(PROVIDED MATERIAL begins)

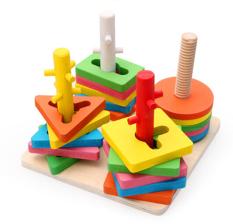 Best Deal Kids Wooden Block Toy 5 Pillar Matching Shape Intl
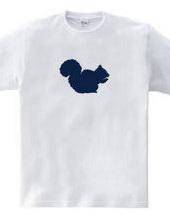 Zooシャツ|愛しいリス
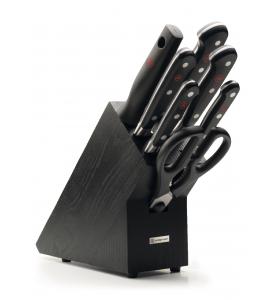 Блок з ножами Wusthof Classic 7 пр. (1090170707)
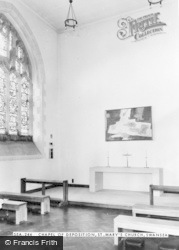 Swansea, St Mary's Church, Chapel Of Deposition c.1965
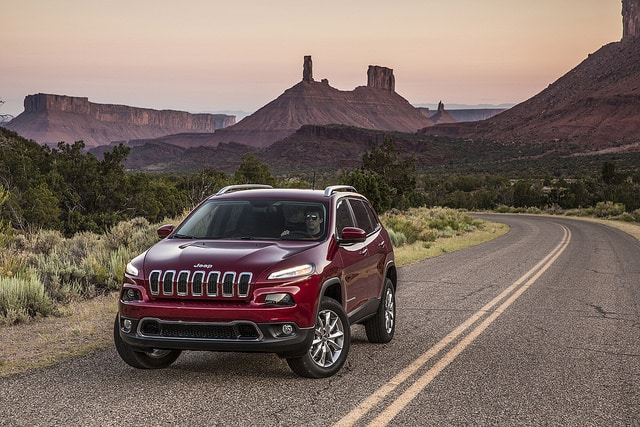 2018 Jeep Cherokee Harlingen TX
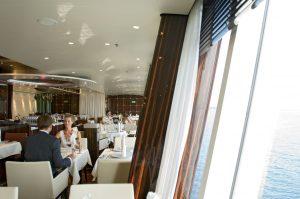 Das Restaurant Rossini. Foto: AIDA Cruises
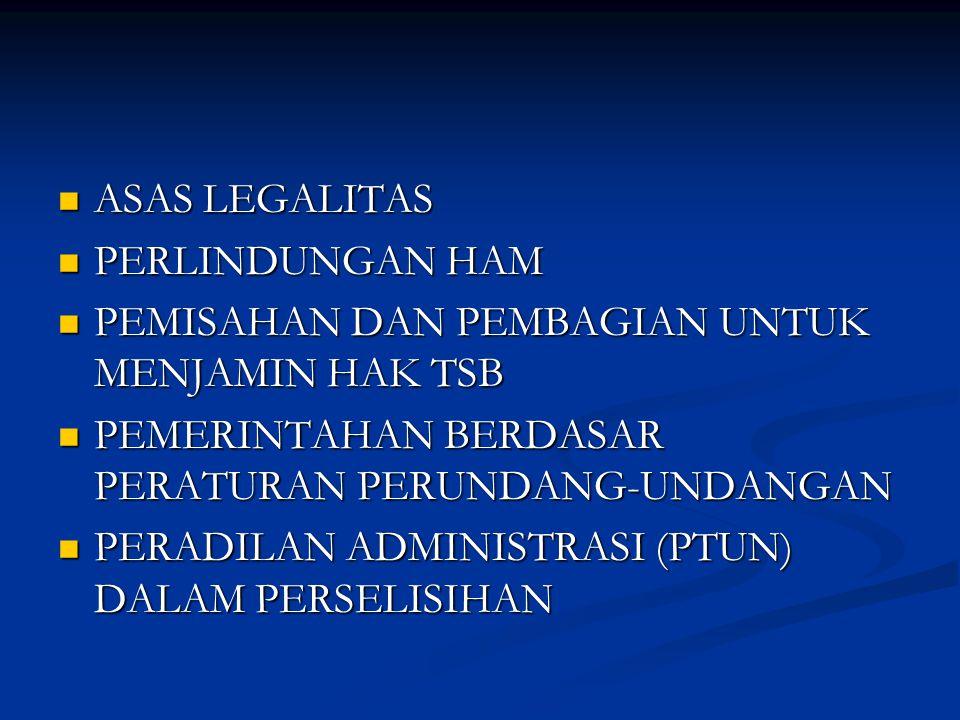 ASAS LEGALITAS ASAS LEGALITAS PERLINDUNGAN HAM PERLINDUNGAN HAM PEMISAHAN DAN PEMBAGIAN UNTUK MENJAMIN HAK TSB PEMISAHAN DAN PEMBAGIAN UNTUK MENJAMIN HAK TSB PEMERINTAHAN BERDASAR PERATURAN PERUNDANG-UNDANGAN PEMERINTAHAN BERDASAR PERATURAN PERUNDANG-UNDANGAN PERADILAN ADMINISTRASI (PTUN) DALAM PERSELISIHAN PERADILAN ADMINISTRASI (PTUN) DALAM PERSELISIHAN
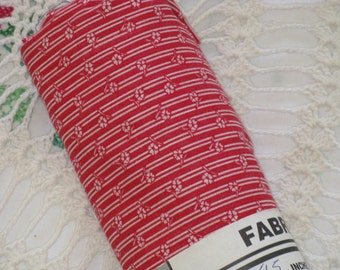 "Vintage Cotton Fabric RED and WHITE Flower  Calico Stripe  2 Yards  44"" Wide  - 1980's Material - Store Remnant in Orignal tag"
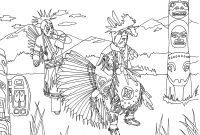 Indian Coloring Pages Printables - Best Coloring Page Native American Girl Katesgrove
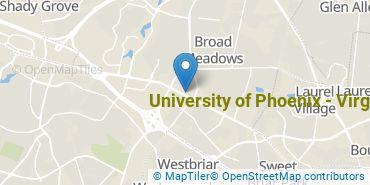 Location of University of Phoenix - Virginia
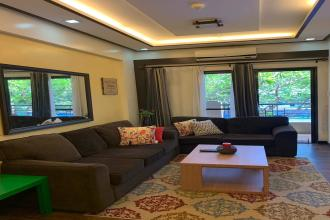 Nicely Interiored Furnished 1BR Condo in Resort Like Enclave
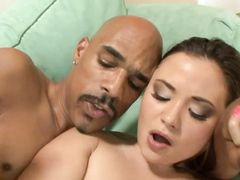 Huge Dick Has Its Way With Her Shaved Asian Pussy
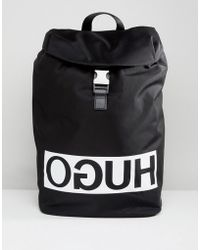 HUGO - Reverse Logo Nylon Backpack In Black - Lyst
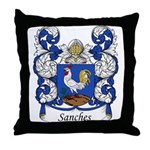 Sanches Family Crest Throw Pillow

(PROVIDED MATERIAL ends)

* **TASK ITEM**
Exactly the lines from the one containing "Huge Dick Has" to the final line of the entries are wanted; please write them out, both ends included, but not the pictures.

* **RESULT OF THIS TASK**
 Huge Dick Has Its Way With Her Shaved Asian Pussy
 HUGO - Reverse Logo Nylon Backpack In Black - Lyst
 Sanches Family Crest Throw Pillow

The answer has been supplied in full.